IN SETTING up an expert group to "improve" Scotland's legal services, Justice Secretary Kenny MacAskill has managed to tick off a few boxes on recent promises made to the profession.

He is underlining his message that he is indeed willing to listen to the profession, and that he wants lawyers to come up with solutions to the alternative business structure conundrum.

And, by including business experts such as Robert Crawford and Russell Griggs in the working group, he is also making it clear that he sees legal services as a market that is important to the Scottish economy.

Indeed, the group's remit is narrower than its headline aim of improving legal services in the round – rather its role is to "consider what can be done to make the structures and systems of the Scottish legal system more business friendly."

This raises some intriguing points. For example, where will this sit with the Law Society's recently completed consultation on alternative business structures?

The group won't be able to consider any settled policy from the solicitors' regulator until the society has finished trawling through the 90 responses it received and then had its own blueprint approved at its AGM in May.

And anyway, can this short-life working group, which is set to meet only a handful of times over the next six few months, actually come up with any practical suggestions?

Surprisingly, the answer might be yes. The group has been asked to consider how businesses can be encouraged to choose Scotland as the seat of their business and legal activities, look to Scottish lawyers for their advice, and look to Scotland as the jurisdiction of choice for dispute resolution.

One of the group's members, Richard Keen QC, who recently took over as dean of the Faculty of Advocates, has already made suggestions to the Scottish Government that he believes could make Scotland a more attractive jurisdiction for commercial disputes.

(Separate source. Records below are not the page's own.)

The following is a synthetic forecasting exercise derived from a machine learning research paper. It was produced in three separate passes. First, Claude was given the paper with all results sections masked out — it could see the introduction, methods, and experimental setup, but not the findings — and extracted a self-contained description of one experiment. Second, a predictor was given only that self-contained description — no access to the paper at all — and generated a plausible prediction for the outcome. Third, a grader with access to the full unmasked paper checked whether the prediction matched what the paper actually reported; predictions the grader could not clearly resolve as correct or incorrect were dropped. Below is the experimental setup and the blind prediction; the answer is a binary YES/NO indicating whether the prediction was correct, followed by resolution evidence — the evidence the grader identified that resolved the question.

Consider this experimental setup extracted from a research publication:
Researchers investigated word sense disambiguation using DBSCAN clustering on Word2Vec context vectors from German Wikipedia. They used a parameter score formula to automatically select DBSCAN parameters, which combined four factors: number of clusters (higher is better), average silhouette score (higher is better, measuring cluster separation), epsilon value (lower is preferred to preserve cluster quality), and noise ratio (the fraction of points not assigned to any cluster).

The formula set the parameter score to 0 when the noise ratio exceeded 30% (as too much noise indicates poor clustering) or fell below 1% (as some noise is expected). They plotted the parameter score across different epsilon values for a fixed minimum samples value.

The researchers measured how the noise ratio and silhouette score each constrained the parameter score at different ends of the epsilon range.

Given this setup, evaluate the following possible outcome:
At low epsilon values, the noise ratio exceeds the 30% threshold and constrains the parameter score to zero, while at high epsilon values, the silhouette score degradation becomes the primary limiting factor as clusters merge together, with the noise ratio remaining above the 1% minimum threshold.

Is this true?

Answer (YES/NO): YES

While Scots law is not exactly the lingua franca of commercial contracts, Scotland could steal a march on England, argues Keen, by transforming itself into a centre of expertise for dispute resolution and commercial litigation.

That will mean providing more than legal expertise or expert advocacy, and focusing on the commercial realities that influence where a business decides to litigate or mediate – such as the cost.

"We have to offer something that, perhaps, an immediate competitive jurisdiction such as England can't provide," says Keen. "We do provide cost benefits, but that is not enough.

"One area that I would like to see the Government address is the recovery of legal costs. At present, if you litigate in Scotland in the commercial court, you are likely to recover, in the event of your success, approximately half, or slightly more, of the cost you've incurred.

"By comparison, in the commercial court in London you are likely to recover something in the order of 70 or 75 per cent of the cost you've incurred."

This is a clear disincentive to raising an action in a Scottish court, says Keen, who wants a system that would allow recovery of close to 100 per cent of the costs.

"That would immediately give us a cost benefit for those who want to pursue commercial litigation, and will generally be able to pursue it in London or Edinburgh by choice," he argues. "It's the sort of idea that we have to develop if we are going to become an effective and successful centre for the provision of legal services."

This kind of solution seems eminently practical, and could make the market more attractive to businesses. No doubt the other experts will have their own bright ideas.

But there remains the crucial caveat that goes to the heart of the debate about business structures and business-friendly legal services: legal services aren't just about business.

Whatever potentially attractive solutions are put forward, they can't be considered in a vacuum. So which experts is Kenny MacAskill asking for solutions to protecting access to justice?